На обложке диска с музыкой к спектаклю, вышедшего на лейбле "Fancymusic", изображены пять спичек: четыре пока еще прямы, свежи, готовы к действиям, а одна - использованная, понурая, наполовину почерневшая. Музыка Маноцкова будто высвечивает то, что мог бы слышать мир в секунды ее прощальной песни, и умножает на звуки, гуляющие в этот роковой момент по ее хлипкому тельцу. Неожиданные, пугающие, резкие, свистяще-трескающиеся, болезненные, тревожные. Предсмертные. Внутри сего ожившего звукового ландшафта тут - "бах" по тубусу, там - "шмяк" по деревяшке, здесь - "фыр" полиэтиленовым пакетиком;  впереди - "чирк" подошвой,  справа - "фьють" на свистульке, слева - "щить" от дудочки; одни скрипят, другие пыхтят, третьи извлекают гортанные хрипы, четвёртые бренчат, пятая поет так, как она умеет.  Участники спектакля, звякая, гудя, дребезжа, чавкая, грохоча, всхрапывая, на глазах зрителей извлекают из себя и предметов музыку, о существовании которой раньше могли только лишь догадываться, исследуют те грани звуков, что раньше совершенно не были им знакомы, напряженно вслушиваются в происходящее здесь и сейчас. Сопоставляют свои голоса с голосами предметов, ловят тональности неодушевленных партнеров, с холодной отрешенностью и горящими сердцами бросаются в неизведанную ледяную воду.

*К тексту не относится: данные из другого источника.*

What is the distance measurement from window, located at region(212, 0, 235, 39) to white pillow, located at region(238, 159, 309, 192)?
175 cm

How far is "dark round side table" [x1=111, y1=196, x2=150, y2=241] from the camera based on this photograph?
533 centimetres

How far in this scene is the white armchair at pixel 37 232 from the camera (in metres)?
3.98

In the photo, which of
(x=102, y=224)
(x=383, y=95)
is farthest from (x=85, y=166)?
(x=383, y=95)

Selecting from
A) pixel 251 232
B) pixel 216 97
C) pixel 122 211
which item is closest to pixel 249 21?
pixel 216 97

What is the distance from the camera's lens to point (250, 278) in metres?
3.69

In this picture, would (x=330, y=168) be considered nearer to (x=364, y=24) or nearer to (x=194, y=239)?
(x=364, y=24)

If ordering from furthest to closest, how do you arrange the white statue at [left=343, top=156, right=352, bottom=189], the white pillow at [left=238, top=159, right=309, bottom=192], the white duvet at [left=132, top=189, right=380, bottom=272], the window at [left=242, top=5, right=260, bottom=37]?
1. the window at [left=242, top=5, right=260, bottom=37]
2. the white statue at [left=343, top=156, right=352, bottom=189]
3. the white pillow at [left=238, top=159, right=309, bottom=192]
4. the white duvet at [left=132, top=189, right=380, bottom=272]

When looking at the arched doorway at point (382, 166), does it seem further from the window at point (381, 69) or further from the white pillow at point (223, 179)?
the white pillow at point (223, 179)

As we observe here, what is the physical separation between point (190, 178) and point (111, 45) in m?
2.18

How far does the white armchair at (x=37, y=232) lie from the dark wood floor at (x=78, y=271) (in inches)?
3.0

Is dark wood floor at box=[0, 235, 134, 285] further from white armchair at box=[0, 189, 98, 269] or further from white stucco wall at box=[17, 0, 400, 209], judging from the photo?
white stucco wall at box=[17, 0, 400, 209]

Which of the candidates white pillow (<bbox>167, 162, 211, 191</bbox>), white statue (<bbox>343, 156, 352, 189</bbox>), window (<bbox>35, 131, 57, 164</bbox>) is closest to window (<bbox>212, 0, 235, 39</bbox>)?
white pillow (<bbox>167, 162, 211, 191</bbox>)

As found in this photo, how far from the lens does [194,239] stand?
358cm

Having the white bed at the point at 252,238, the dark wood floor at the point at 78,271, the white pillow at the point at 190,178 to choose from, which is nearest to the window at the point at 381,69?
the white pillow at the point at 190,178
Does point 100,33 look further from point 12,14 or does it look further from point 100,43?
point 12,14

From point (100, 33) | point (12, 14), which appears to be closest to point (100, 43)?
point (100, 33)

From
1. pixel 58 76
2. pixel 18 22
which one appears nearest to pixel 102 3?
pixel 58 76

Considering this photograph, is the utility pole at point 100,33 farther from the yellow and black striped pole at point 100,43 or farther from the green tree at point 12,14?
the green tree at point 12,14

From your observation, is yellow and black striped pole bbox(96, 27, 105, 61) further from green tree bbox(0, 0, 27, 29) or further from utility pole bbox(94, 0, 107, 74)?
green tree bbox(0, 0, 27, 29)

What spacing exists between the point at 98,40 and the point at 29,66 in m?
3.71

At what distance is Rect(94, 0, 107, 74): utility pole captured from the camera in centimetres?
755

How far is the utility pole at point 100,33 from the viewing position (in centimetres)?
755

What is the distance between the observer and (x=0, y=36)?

Без оглядки, страха, упрека соседа за минимальную погрешность.  Вся эта самобытная занимательная шумология Маноцкова аукается и с абстрактными сочинениями Антона Веберна, и с "Quadrivium" Бруно Мадерны, и с партитурами затейника  Штокхаузена, и с Антрактом из I действия "Носа" Шостаковича, что исполняется только на ударных. И даже не пытайтесь говорить о том, что данный спектакль - не опера. Опера - это ведь не только яма, тремолирующие аккорды струнных, фраки, палочка, врывающиеся фанфары, густые звуки арфы, объемные декорации и исторические костюмы убийственной красоты.
снегурочка лаборатория
 
"Снегурочка" -   работа глубокой степени заморозки, персональная "Весна священная" для царя, многоярусный холодильник, кишащий звуками, на полках которого есть место разговорам и о вечной вражде индивидуальности - толпы, и о загадочном девичьем мазохизме, и о взаимодействии власти с народом, и о ледяной безучастности, и о национальном мироощущении. Ее рулевые долго запрягают, несколько затягивая начало, но быстро едут, разгоняясь к середине, она поет в унисон с оперным сериалом "Сверлийцы", выпущенном Борисом Юханановым в московском Электротеатре "Станиславский", при разговоре о ее "макияже" трудно обойтись без параллелей с неприветливыми мирами Тима Бертона. Здесь сложно отличить сюрприз от подвоха, боль ожога от обжигающей боли, причиненной холодом, разовый проступок от целой системы, жалость от бессилия, смертоносную горячую страсть от хладнокровной травли, проворачиваемой социумом.  Сам Александр Островский когда-то писал, что царством Берендея он воплощает свою мечту о современной стране, где все были бы веселы, здоровы, свободны. Где все равны. Где мудрый царь проливает не кровь, а воду. Где каждый может бесстрашно петь своим голосом. Где правит любовь. Пьянова, вылепляя вместе с артистами под шаманство Маноцкова такую "Снегурочку", без помарок доказывает, что где-то там, далеко, не в нашем мире, вероятно, подобное государство действительно существует. Вот только вход туда возможен лишь с холодными руками.